--- TRECHO SELECIONADO ---

Observações sobre algumas ideias de Lula na entrevista dada à mídia alternativa, por Roberto Bitencourt da Silva

Representou uma oportunidade rara de ouvir o ex-presidente da República com tempo considerável para expor as suas ideias sobre o Brasil e o mundo.

Observações sobre algumas ideias de Lula na entrevista dada à mídia alternativa

por Roberto Bitencourt da Silva

Na quarta-feira (19/01), o ex-presidente Luiz Inácio Lula da Silva concedeu uma entrevista a um pool de jornalistas que integram alguns veículos de comunicação da mídia alternativa brasileira. Foi um diálogo simpático e construtivo que marcou a interação entre Lula e os entrevistadores, assim como representou uma oportunidade rara de ouvir o ex-presidente da República com tempo considerável para expor as suas ideias sobre o Brasil e o mundo.

Assista o vídeo da entrevista aqui:

Somente tive a oportunidade de assistir o misto de entrevista e pronunciamento neste fim de semana. Sem qualquer pretensão de fazer uma exegese das ideias preconizadas por Lula, abaixo assinalo algumas percepções e propostas político-econômicas apresentadas pelo histórico dirigente petista. O propósito é chamar a atenção para certas potenciais implicações, circunstanciais desdobramentos e requisitos para o atendimento de ideias e diretrizes que esboçam um programa eleitoral e de governo, ventilado por Lula na entrevista.

--- REGISTROS FORNECIDOS ---

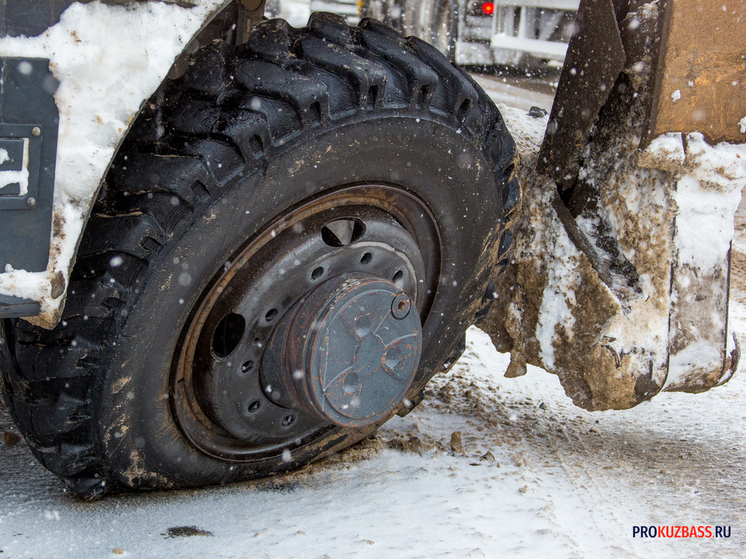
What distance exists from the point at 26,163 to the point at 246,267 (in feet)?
1.76

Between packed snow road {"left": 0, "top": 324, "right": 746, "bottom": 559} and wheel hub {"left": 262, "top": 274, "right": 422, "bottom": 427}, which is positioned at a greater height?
wheel hub {"left": 262, "top": 274, "right": 422, "bottom": 427}

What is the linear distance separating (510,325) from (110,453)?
136cm

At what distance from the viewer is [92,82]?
1181 mm

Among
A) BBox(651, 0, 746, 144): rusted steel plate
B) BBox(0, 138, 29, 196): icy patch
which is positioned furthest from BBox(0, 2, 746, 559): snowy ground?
BBox(651, 0, 746, 144): rusted steel plate

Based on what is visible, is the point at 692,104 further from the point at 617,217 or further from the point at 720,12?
the point at 617,217

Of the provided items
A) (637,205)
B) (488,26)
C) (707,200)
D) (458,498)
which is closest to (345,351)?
(458,498)

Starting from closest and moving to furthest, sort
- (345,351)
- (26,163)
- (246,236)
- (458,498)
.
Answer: (26,163)
(246,236)
(345,351)
(458,498)

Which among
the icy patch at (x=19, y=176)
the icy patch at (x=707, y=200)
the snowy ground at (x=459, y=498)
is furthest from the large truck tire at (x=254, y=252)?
the icy patch at (x=707, y=200)

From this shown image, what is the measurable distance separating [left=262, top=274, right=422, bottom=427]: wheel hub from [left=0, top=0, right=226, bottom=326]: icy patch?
0.53 metres

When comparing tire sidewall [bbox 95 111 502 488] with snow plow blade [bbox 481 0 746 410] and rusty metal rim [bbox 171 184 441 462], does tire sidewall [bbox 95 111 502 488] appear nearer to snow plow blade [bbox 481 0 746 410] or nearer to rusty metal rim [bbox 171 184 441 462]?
rusty metal rim [bbox 171 184 441 462]

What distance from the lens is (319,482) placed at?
1917mm

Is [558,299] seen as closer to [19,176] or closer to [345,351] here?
[345,351]

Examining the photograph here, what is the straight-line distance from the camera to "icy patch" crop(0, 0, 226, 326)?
3.79 feet

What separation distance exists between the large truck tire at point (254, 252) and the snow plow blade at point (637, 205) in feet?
1.22
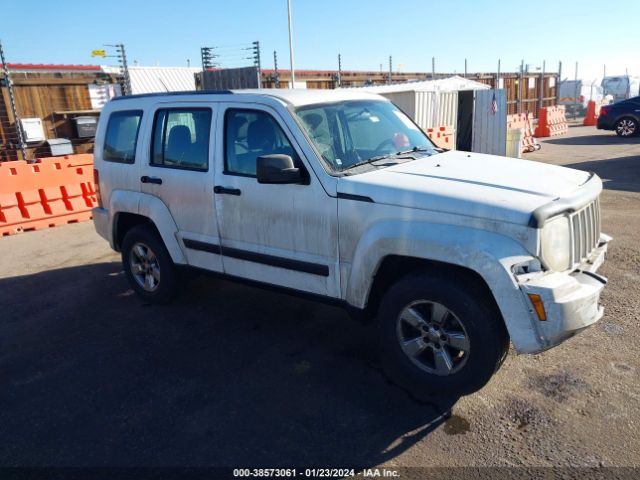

---

▸ **O PROBLEMA**
Reproduza na íntegra o texto sobre a entrevista de Lula à mídia alternativa, sem mudar nenhuma palavra.

▸ **RESPOSTA**
Observações sobre algumas ideias de Lula na entrevista dada à mídia alternativa, por Roberto Bitencourt da Silva

Representou uma oportunidade rara de ouvir o ex-presidente da República com tempo considerável para expor as suas ideias sobre o Brasil e o mundo.

Observações sobre algumas ideias de Lula na entrevista dada à mídia alternativa

por Roberto Bitencourt da Silva

Na quarta-feira (19/01), o ex-presidente Luiz Inácio Lula da Silva concedeu uma entrevista a um pool de jornalistas que integram alguns veículos de comunicação da mídia alternativa brasileira. Foi um diálogo simpático e construtivo que marcou a interação entre Lula e os entrevistadores, assim como representou uma oportunidade rara de ouvir o ex-presidente da República com tempo considerável para expor as suas ideias sobre o Brasil e o mundo.

Assista o vídeo da entrevista aqui:

Somente tive a oportunidade de assistir o misto de entrevista e pronunciamento neste fim de semana. Sem qualquer pretensão de fazer uma exegese das ideias preconizadas por Lula, abaixo assinalo algumas percepções e propostas político-econômicas apresentadas pelo histórico dirigente petista. O propósito é chamar a atenção para certas potenciais implicações, circunstanciais desdobramentos e requisitos para o atendimento de ideias e diretrizes que esboçam um programa eleitoral e de governo, ventilado por Lula na entrevista.